Predictive algorithms are enabling the examination of huge amounts of text for useful patterns and trends, in a process that is known as ‘text analytics’. While analysis of structured information in Big Data is an easy way of discovering a wide variety of things about your business, text analytics can track far more nuanced insights. It can be used to find out how your customers feel about you and your product or service, and, often more importantly, why they feel that way.
Text analytics take swathes of unstructured text - the kind of amount that a human being could not process - and applies Big Data techniques to them. It has been used for a number of purposes. For example, two PhD students at the Stanford Literary Lab fed the entire content of 2,958 19th century novels through a series of Big Data analytics tools. They drew a number of insights about the real world at the time, noting that words describing action and body parts became more prevalent as the century went on. The researchers concluded that increasing urbanization during the 19th century brought people closer together physically, which made people’s bodies and actions harder to ignore.

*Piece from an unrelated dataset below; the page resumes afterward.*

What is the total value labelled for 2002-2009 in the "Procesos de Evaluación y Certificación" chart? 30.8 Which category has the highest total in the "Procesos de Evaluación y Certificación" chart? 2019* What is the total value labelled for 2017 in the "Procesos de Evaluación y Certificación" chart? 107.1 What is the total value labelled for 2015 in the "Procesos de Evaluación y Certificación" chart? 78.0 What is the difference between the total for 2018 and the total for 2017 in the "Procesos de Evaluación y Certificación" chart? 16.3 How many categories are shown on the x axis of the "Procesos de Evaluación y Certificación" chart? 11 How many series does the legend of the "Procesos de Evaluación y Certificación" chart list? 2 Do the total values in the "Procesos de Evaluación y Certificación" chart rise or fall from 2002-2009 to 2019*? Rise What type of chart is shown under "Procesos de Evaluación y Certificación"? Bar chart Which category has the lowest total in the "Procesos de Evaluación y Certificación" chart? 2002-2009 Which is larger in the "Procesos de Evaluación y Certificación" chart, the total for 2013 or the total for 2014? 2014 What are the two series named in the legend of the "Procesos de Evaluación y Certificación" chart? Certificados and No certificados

There are also a number of practical business implications for text analytics - customer experience management, brand monitoring, compliance, and business intelligence are all improved with the use of text analytics. A recent Allied Market Research study found that retailers are the biggest users, accounting for one-third of the market. They can use it to look for the number of key phrases in online reviews that describe an attribute or aspect of a shop, or looks at tweets and Facebook posts in order to gauge sentiment on social media.
One example of text analytics being used to great effect was during the US election. Rayid Ghani, former Chief-Scientist at Accenture Technology Labs, implemented a massive text analytics program while working under Barack Obama, known a Project Dreamcatcher. Project Dreamcatcher took voters’ own words, noted down on clipboards by canvassers at the door or during a phone calls, in an online signup sequence or a stunt like ‘share your story.’ These were then analyzed to discover what voters were interested in and why, with keywords and context isolated and statistical patterns gleaned from the examples of millions of voters to discern meaning.
There are still obvious issues with text analytics. Many words have different meanings in different cultures. For example ‘bad’ would usually be used to express a negative sentiment. However, in some cultures bad means good, so text analytics tools may end up confusing a negative sentiment with one that is actually positive. In order for text analytics to function properly, there must be a high degree of cultural context. For a computer to understand this context, they must understand every human’s personal experiences. This requires a massive concept matrix, which many firms, such as IBM, are attempting to build with their Watson computer.